Exercise instructions:
a: Switch "Mumbai" to "Kolkata" and give the book reviews again from "Recommendation: Boo’s empathy" to "9780143567165. 256 pp.".
b: List every character named in the book review of Big Thursday.
[Text]
Boo has adopted a novelistic approach despite constructing a work of non-fiction and her cast of characters is extensive. Three families predominate in the text. Asha is a woman who wants to be the slumlord and her daughter Manju helps run a school for slum children. Young Abdul is an expert garbage collector and recycler and helps support his family while earning the envy of a neighbouring family. Fatima hates the noise associated with her neighbours’ improvements to their hut. In an act of self-destruction she burns herself and blames Abdul. This incident creates a catalyst for madness and horror as Abdul is arrested for her murder. The incident serves to illustrate how corruption appears to be an integral part of the political, social and economic fabric as the police, neighbours, lawyers and organisers all work to get the most out of the situation.
Recommendation: Boo’s empathy and attention to detail enable the reader to share the experiences, hopes and despairs of a range of people. The deaths, prejudices, tragedies and inequalities Boo describes are confronting and globalisation looks very different when you are looking at it from a Mumbai slum. But that is the point – this text offers many Australian students insight into a poorer and very different world, an opportunity to walk in other people's shoes (if they had them). While students might read it and weep, it’s a book worth reading. Recommend it to mature readers in Years 10 and 11. - DM

Big Thursday
by Anne Brooksbank. Puffin Books, 2013. ISBN 9780143567165. 256 pp.
Nat is crazy about surfing, like his dad, Luke. The beach has always been there for him, as he lives on the northern beaches of Sydney, in a comfortable five-bedroom home with a view over Narrabeen Lakes. Then, almost overnight, everything changes: in the wake of the Global Financial Crisis, Nat's father's business crashes and he is charged with fraud. Luke, now jobless, is sentenced to two years' weekend detention and the house and most of the family's possessions have to be sold. Nat, his parents and his two siblings, find themselves in an old caravan in the caravan park just across from where they used to live. Unable to find work, Luke becomes increasingly depressed. There is a climactic scene where Nat and a suicidal Luke are swept off the rocks at the end of the beach, are attacked by a bull shark and almost drown.
There are lots of novels about kids living in dysfunctional families or in difficult social circumstances, but novels about kids from comfortable backgrounds suddenly being plunged into a quite different lifestyle are rare. Brooksbank depicts very well the increasing strains on the family, especially when Luke's mother decides to take the children to live for a time with her parents in Tasmania. Nat misses his best friend Sam, the girl he likes - Grace, and the surf, but most of all he worries about his father's state of mind. Brooksbank gives us a resolution that offers some hope but no easy answers.
[/Text]
[Data records]
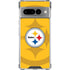 NFL Pittsburgh Steelers Double Vision Google Pixel 7 Pro Clear Case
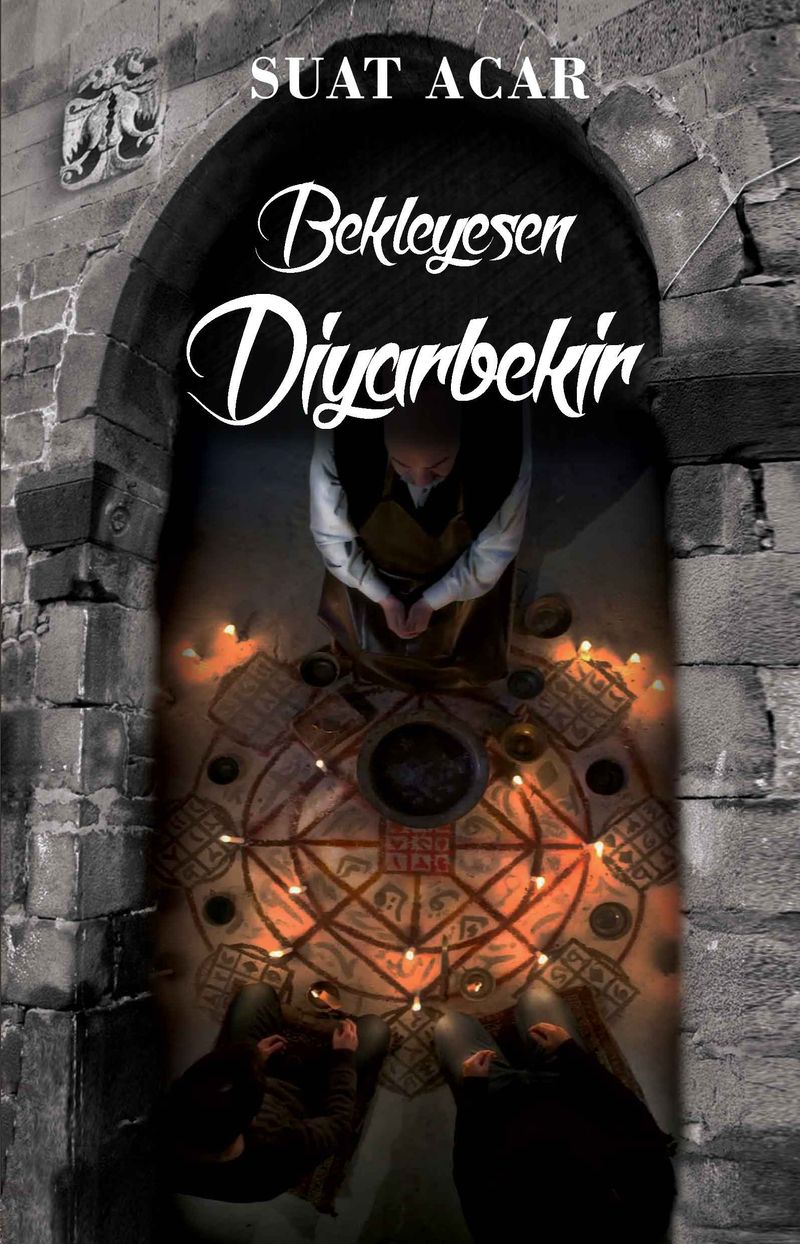 Bekleyesen Diyarbekir kitap kapağı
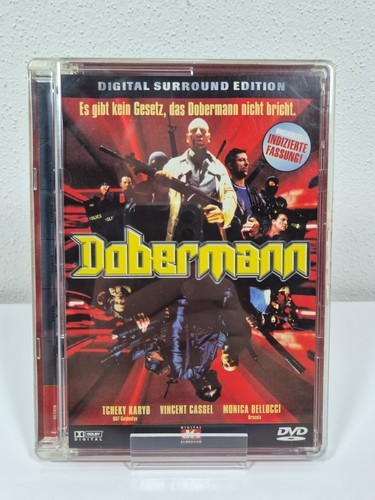 Dobermann indizierte fassung - dobermann,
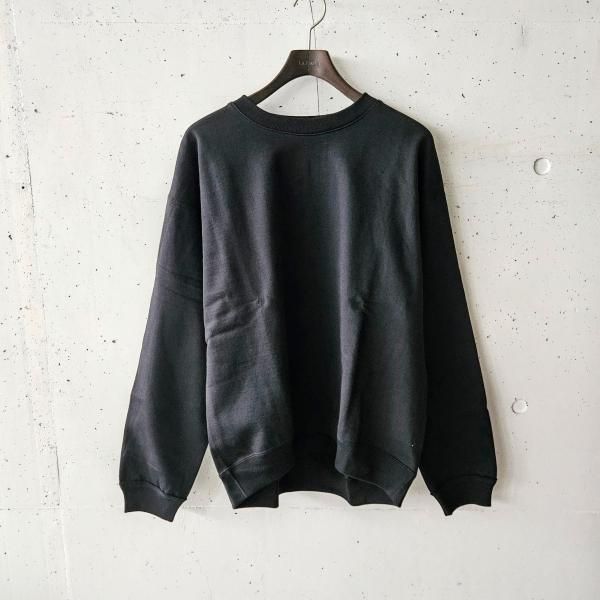 MARKAWARE (ޡ) Organic Cotton Heavy Fleece Comfort Sweat - BLACK
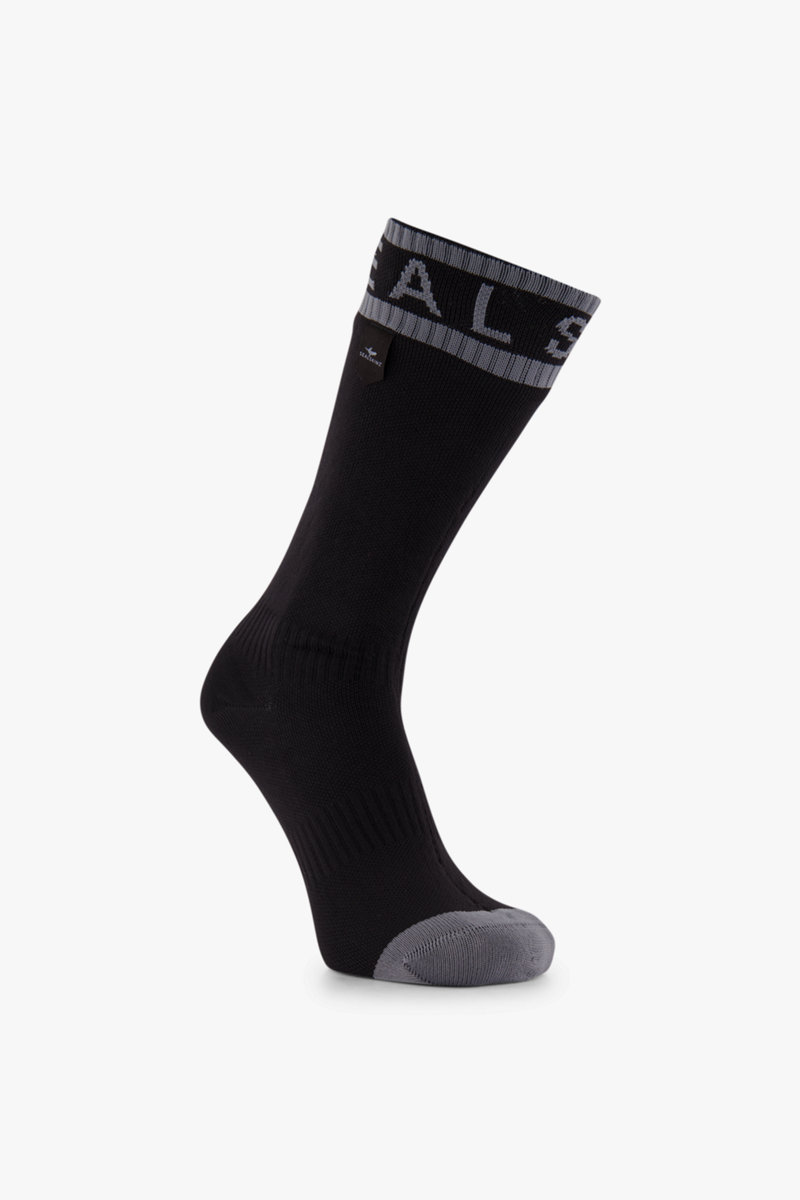 SEALSKINZ Waterproof Warm Weather Mid Length w. Hydrostop 36-49 Bikesocken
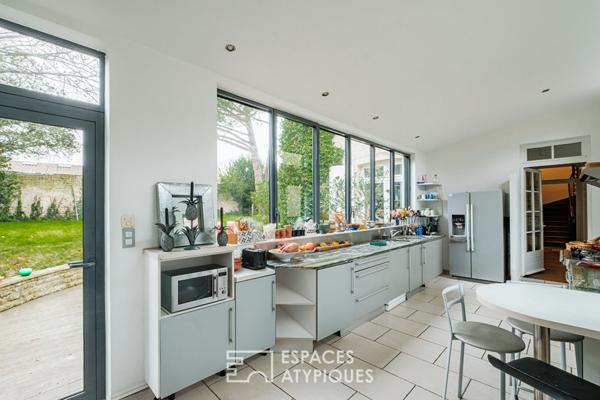 Maison familiale en coeur de ville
[/Data records]
Responses to the tasks:
a:
Recommendation: Boo’s empathy and attention to detail enable the reader to share the experiences, hopes and despairs of a range of people. The deaths, prejudices, tragedies and inequalities Boo describes are confronting and globalisation looks very different when you are looking at it from a Kolkata slum. But that is the point – this text offers many Australian students insight into a poorer and very different world, an opportunity to walk in other people's shoes (if they had them). While students might read it and weep, it’s a book worth reading. Recommend it to mature readers in Years 10 and 11. - DM

Big Thursday
by Anne Brooksbank. Puffin Books, 2013. ISBN 9780143567165. 256 pp.

b: Nat, Luke, Sam, Grace